Doesn't need refrigeration, in fact wouldn't be desirable -- the flavor is more pronounced at room temperature, and the crumb more tender.

In the home of THIS "Greek contingent" ravani never lasts a week by any stretch. Boufa's household is clearly less piggy than Ayrton's. Where's Pdswife?

I think it does improve with age. Certainly it's better 2nd day than when freshly syruped. Since you syrup in the pan and then keep it in the pan (or, if you don't, I don't know how you keep the syrup from leeking out all over the floor ...), the bottom-most portion becomes particularly dense and moist with syrup, while the upper-most becomes a bit lighter.
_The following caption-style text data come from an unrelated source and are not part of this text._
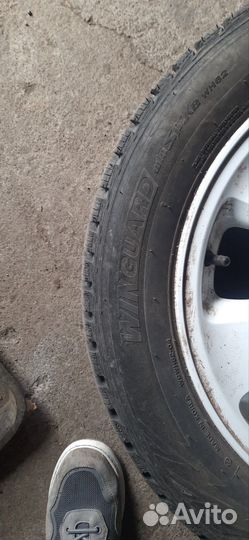 Комплект колёс r16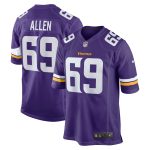 Minnesota Vikings mens nike jared allen purple minnesota vikings retired player game jersey Collection | Vikings Online Shop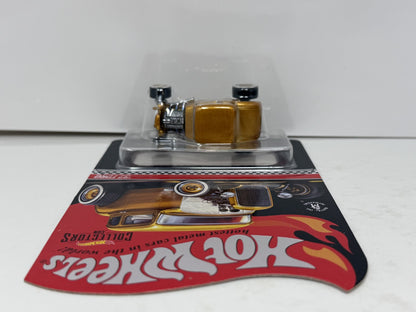 Hot Wheels Collectors 1932 Ford Limited Edition 1:64 Diecast Gold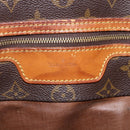 LOUIS VUITTON Monogram Sac Shopping Tote Bag M51108 LV Auth 159930-12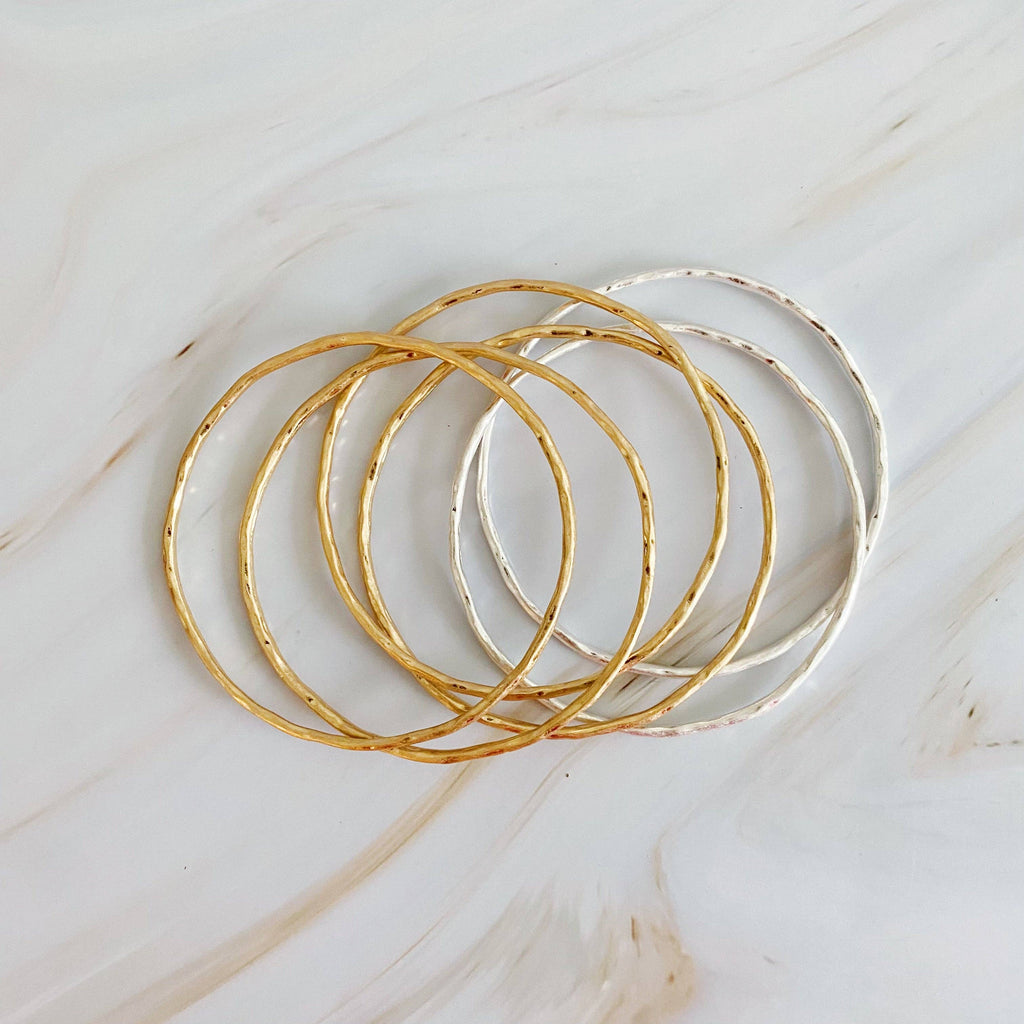 Ellison+Young Color Of Your Game Slim Bangle (Set Of 5)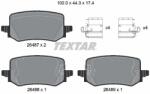 TEXTAR Set Placute Frana, Frana Disc 2648701 Hyundai Santa Cruz/Tucson Kia Sportage V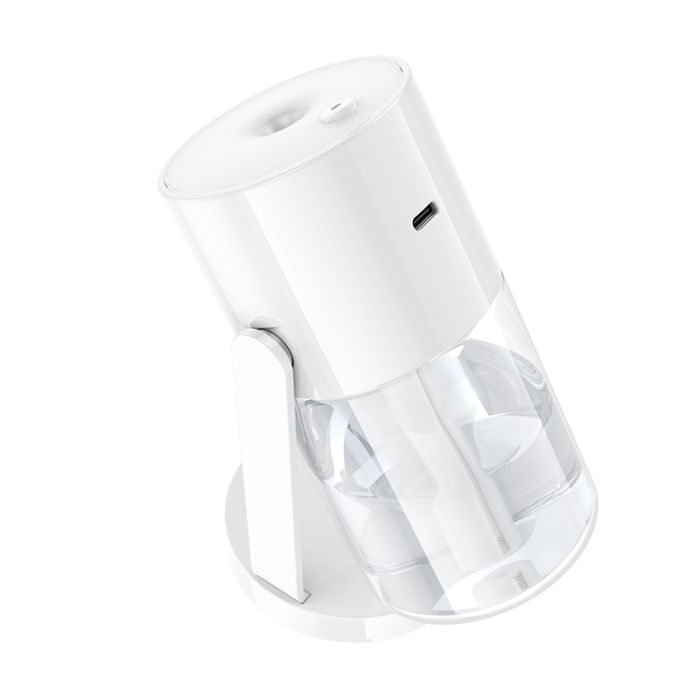 Зволожувач повітря з проекцією зоряного небаl HOCO HX34  280ml Starry sky humidifier White (6942007674560)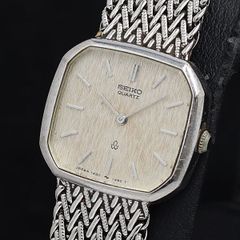 SEIKO DOLCE 6030-5420 稼働 メンズ スクエア ヴィンテージ - メルカリ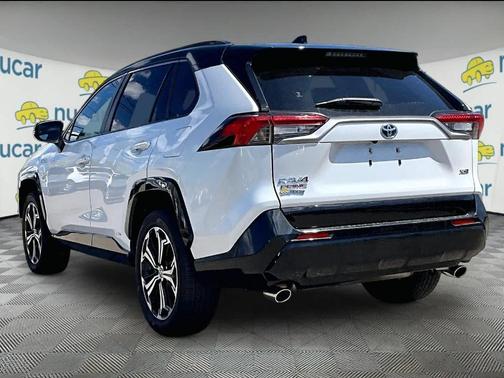 White 2023 Toyota RAV4 Prime XSE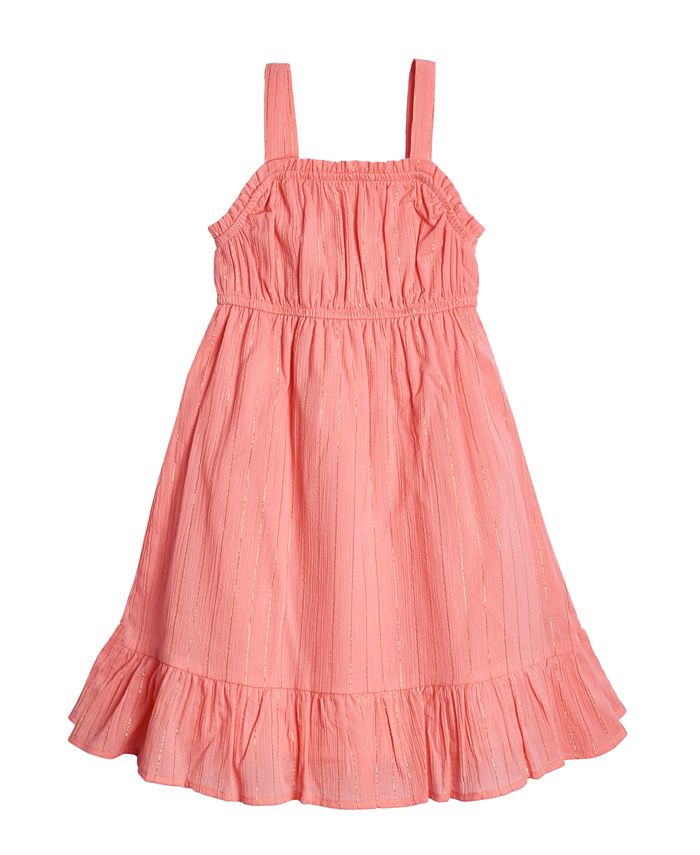 Epic Threads Big Girls Solid Summer Dress, Created For Macy's - Macy's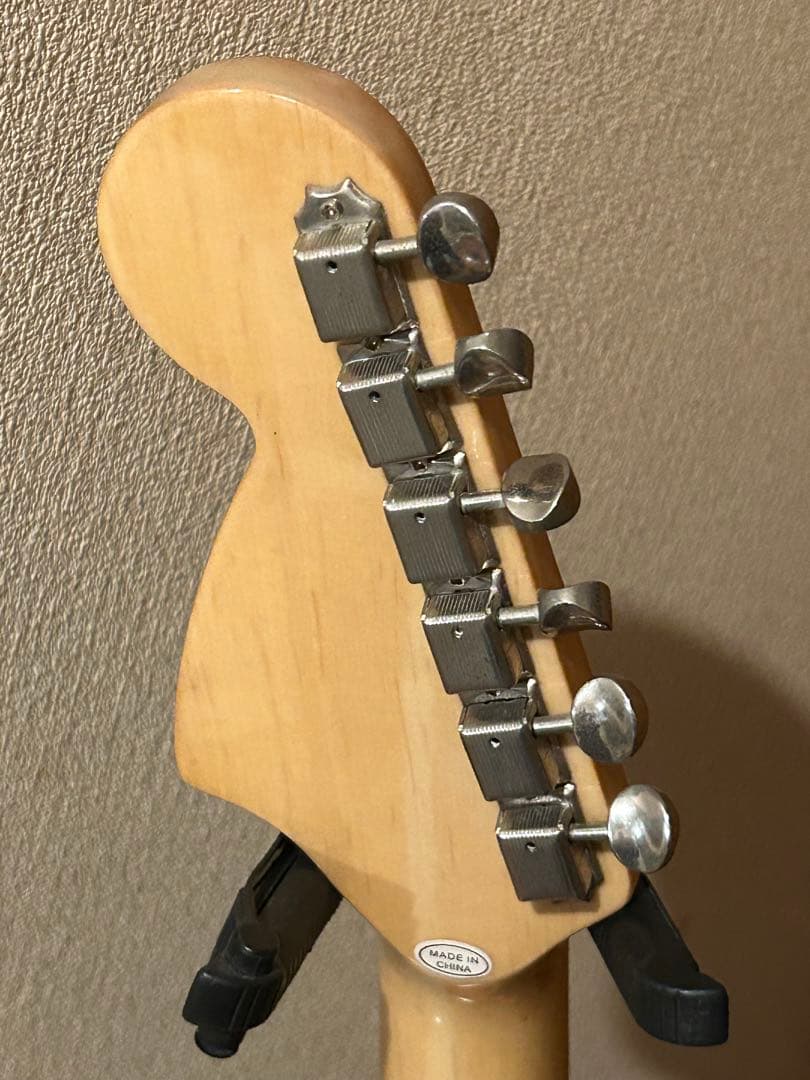 美品　PhotoGenic　ムスタングタイプ　オレンジ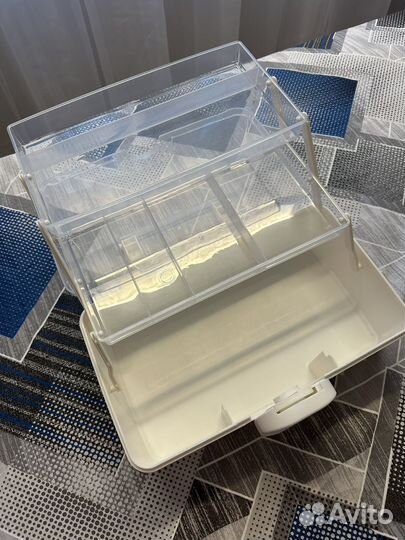 Контейнер-органайзер для лекарств (7 л.)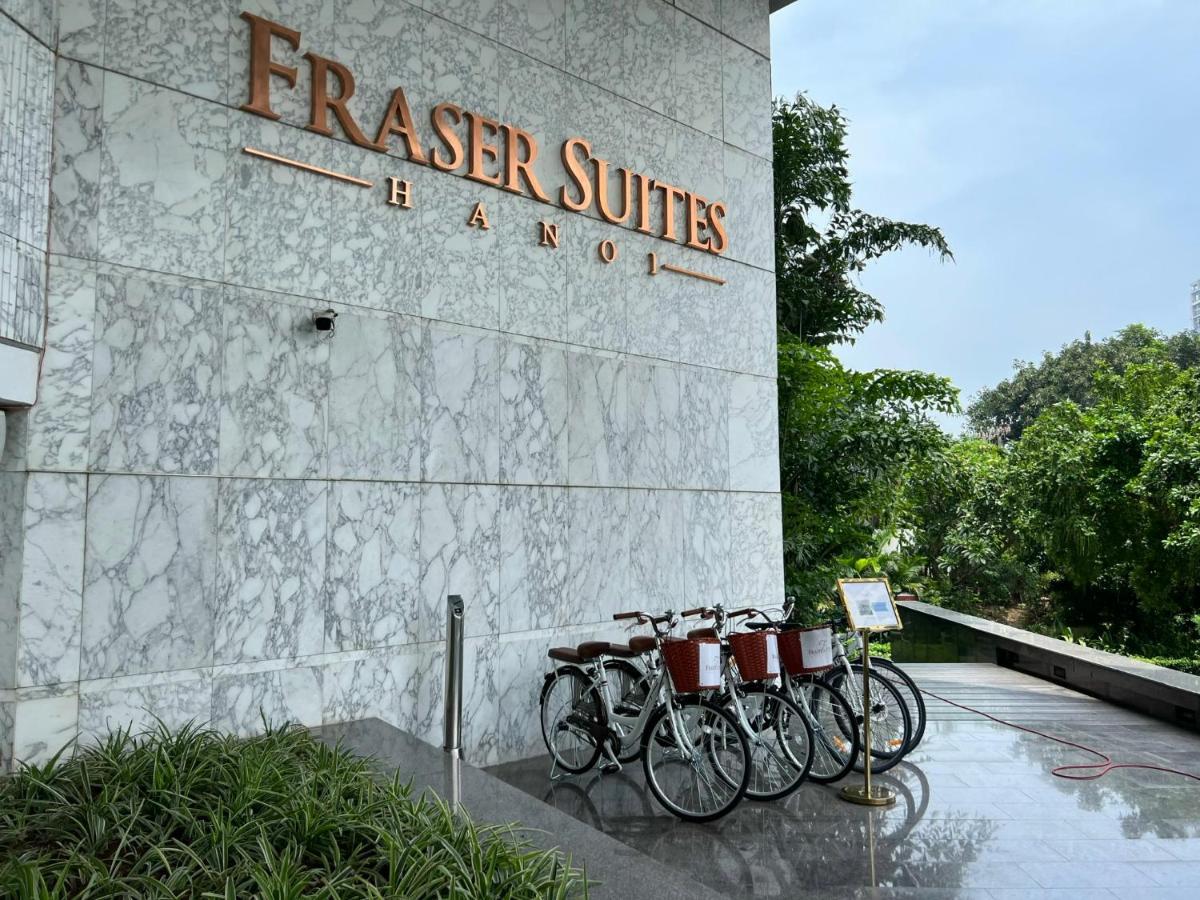 Fraser Suites Hanoi Zewnętrze zdjęcie
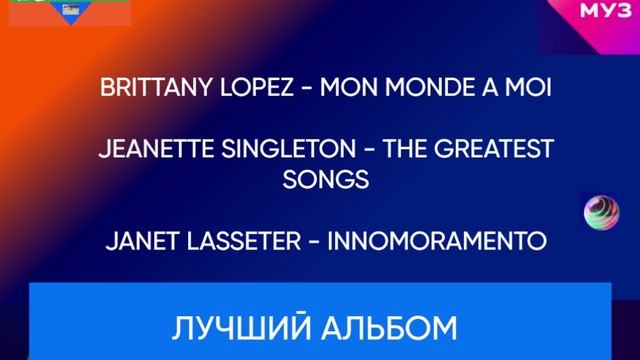 Номинация "Лучший альбом"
Makes for a particularly delightful eating experience! (In fact, thanks to this thread, I'm about to run into the kitchen to see if I have the ingredients to whip this up today -- haven't made this in months, Greek summers not inspiring the lighting of ovens).


----------



## XeniA (Oct 21, 2006)

A P.S. --

Just checked my recipe and remembered that while I've always omitted almonds, I do top with flaked coconut (once cooled, well after syruping) -- all just because that's how I was introduced to ravani so that's what seems "right".

In any event, it is a delicious topping that goes very well, so all of you who are making this, keep it in mind!


----------